As anyone who does statistical analysis can tell you, if you are trying to determine the # of users, you cannot go by the top downloads. Ideally, you would use the mean number of downloads. Unfortunately, that would take too long. And I have found an imperfect mechanism for getting a "rough" user base guestimation.
Throwing out #1 and #2 from each allows us to eliminate skins that might have been highlighted somewhere or been linked by someone or had other extenuating circumstances. Instead, places 3-5 added together will make our rough estimate but only as the start of our statistical analysis journey:
So, places 3 through 5 for each one:
| May-01 | 1840 |
| Jul-02 | 1684 |
| Feb-03 | 2310 |
| Nov-03 | 2328 |
Better but there is still a problem. Look at the months. Web site activity varies greatly by time of year. The peek months are usually October through March. The dead time is June and July. So we have to bias thee results a bit:
| Date | DLs | Fudget Factor | Modifed Result |
| May-01 | 1840 | 1 | 1840 |
| Jul-02 | 1684 | 1.1 | 1852 |
| Feb-03 | 2310 | 0.9 | 2079 |
| Nov-03 | 2328 | 0.9 | 2095 |
Now we have a better idea. If you saw the original results, the tempting thing to do would be to say "Hey look, November has the highest stats ever, We're kicking ass!" But that would be a delusion, a dangerous one. November is a peek traffic month just like February is. Whereas the earlier stats were from the Spring and Summer months. After biasing them, the results don't look quite as impressive but they do show consistent growth. From July 2002 the WindowBlinds population has increased by around 12%.
Of course, even here there are other issues, such as the day to day availability of skins. Turns out that on average, 1.5 new visual styles are added each day to the world of WindowBlinds. But the quality can vary from week to week. But you make due with what you got.

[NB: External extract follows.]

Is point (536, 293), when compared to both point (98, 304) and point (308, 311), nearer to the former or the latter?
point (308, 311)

I've tracked most of the other programs, competitors and unrelated programs alike to look for trends. This technique definitely works well as a basic guide for popularity. Which gets back to my point -- if you want to be an entrepreneur, you have to wear many hats. I attribute much of our success to knowing the market and making projections based on accurate statistical models. Those who ignore the statistics or don't know how to accurately use them are likely to end up bankrupt in the long term.